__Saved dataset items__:
########
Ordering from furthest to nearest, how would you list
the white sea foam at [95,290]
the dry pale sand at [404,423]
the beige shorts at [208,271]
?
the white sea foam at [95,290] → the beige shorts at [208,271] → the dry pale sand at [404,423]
########
Render every line of the rows above as a numbered list, leaving out any blank lines.

1. Ordering from furthest to nearest, how would you list
2. the white sea foam at [95,290]
3. the dry pale sand at [404,423]
4. the beige shorts at [208,271]
5. ?
6. the white sea foam at [95,290] → the beige shorts at [208,271] → the dry pale sand at [404,423]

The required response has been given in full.